When framed in a protocol that can convey a title otherwise, such as email with its Subject header, <title> is optional. So the shortest valid HTML is just <!DOCTYPE html> and no more—it’s just only valid in certain contexts.
But I can't find an easy entry point to find where they're getting the numbers for a specific element. The data on there seems to be primarily for features.
So the more precise question is, where is CanIUse getting HTML element testing and usage numbers from? Because that seems to be the issue.
Nah, the <html> element doesn't represent "all of HTML" or anything it just means "the root element of the document" - just another element. As someone else noted it's not actually even required to have a valid error-free HTML document, for that only <!doctype html> and a valid <title> are.
An analogy might be having a valid understanding and parsing of what "English" as part of an essay heading is unrelated to knowing what "fustigate" means despite the latter being an English word.
I think your question makes more sense if you broaden the idea of "browsers" a bit.

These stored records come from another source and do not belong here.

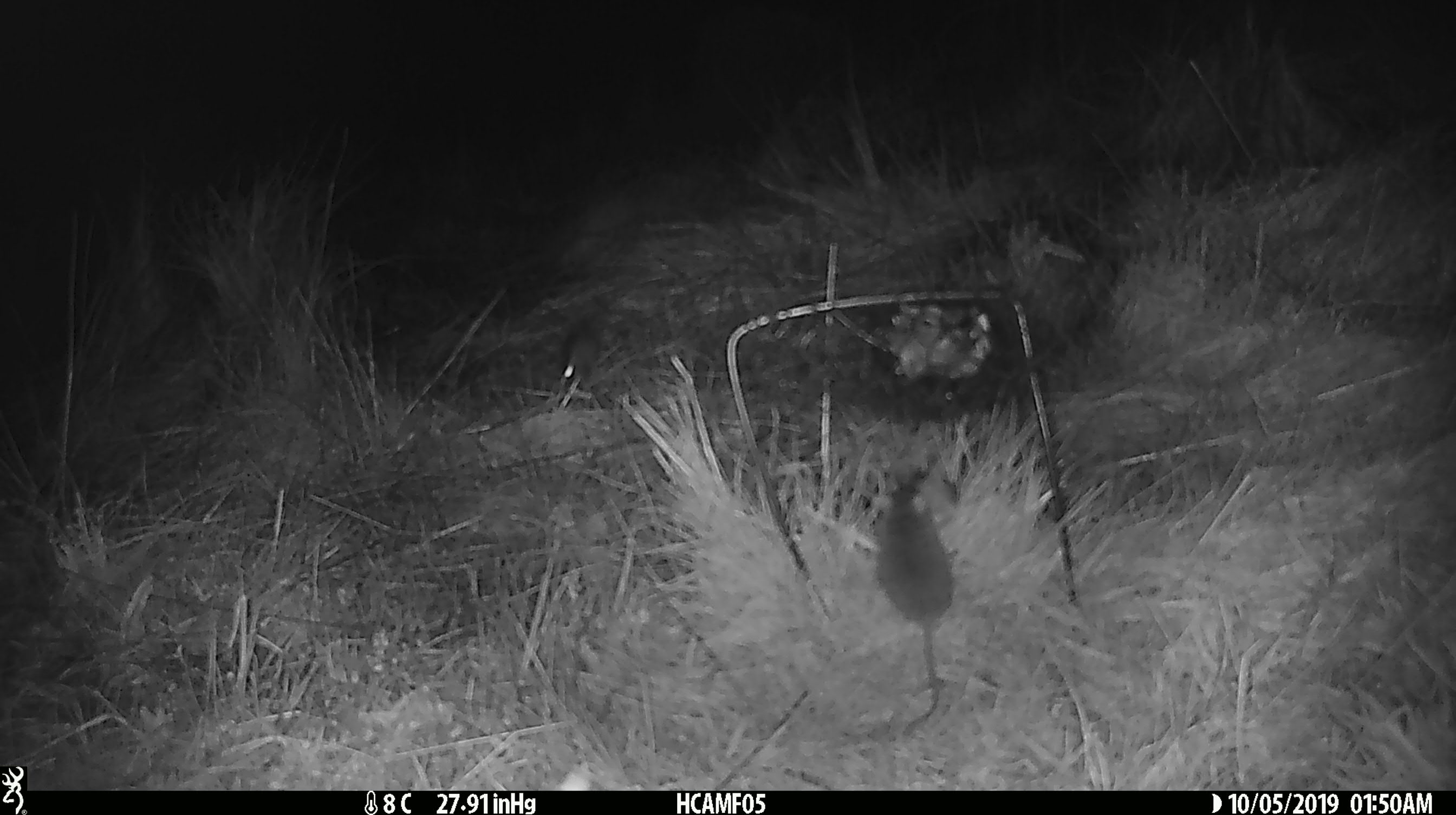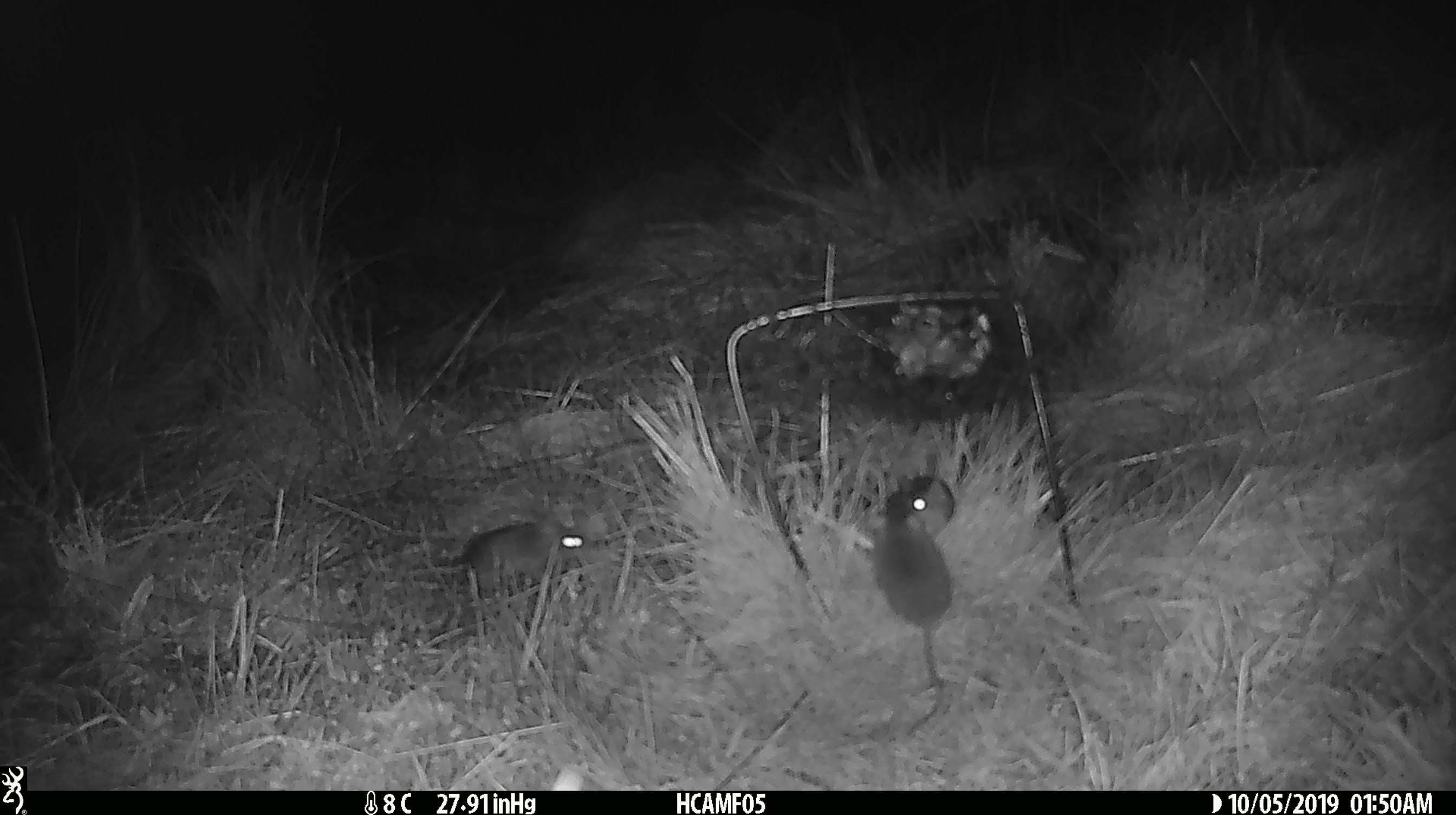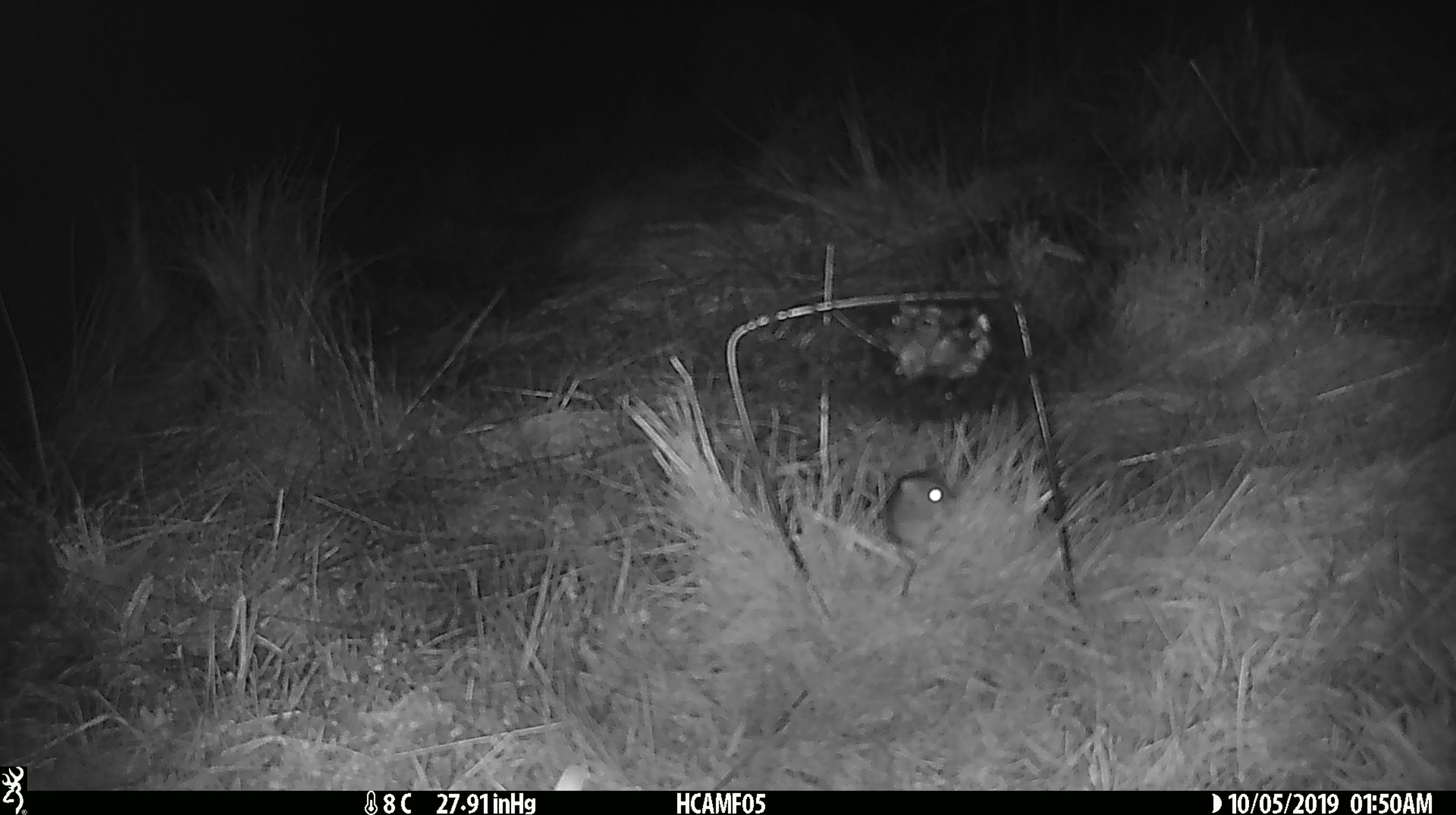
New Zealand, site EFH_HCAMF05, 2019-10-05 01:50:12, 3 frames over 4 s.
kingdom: Animalia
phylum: Chordata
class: Mammalia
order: Rodentia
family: Muridae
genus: Mus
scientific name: Mus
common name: mouse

wget? It barely "supports" html; it has a parser because it can follow links, contrary to e.g. curl, for which "HTML" is just a stream of bytes really.
that tv-thing hanging in the underground or the bus rotating awkward advertisements, local weather and public transport info? It might very well use some minimal rendering engine that only knows barebones of HTML?
this thing in the set-top-box on the TV that gets "broken" HTML from some server and presents the buttons and such? same there.
I presume if you are liberal at what you consider "a browser" it makes sense that several will not support that element.
Usage calculation:
( ) All Users: Any usage % of browsers not tracked by caniuse is considered unsupported.
( ) All tracked users: Excludes the usage percentage of browsers not tracked on caniuse.
This implies that CanIUse pulls in data about global browser usage, but does not cover all of the browsers mentioned in that usage data. By default it just assumes that browsers that it doesn't track any data on are not supported. If you change this to All Tracked Users you then get 98.71%.
The sum total of the browsers listed in the chart which have unknown support (these are different than the browsers being referred to in the setting above) is 1.27%. Worth it to note that likely there's some rounding going on here, as when you take 98.71% and add in that 1.27% you get 99.97999..%
Pretty close though.
So the real issue is indeed that those browsers show Unknown, when I think we can safely say they do in fact support the html element.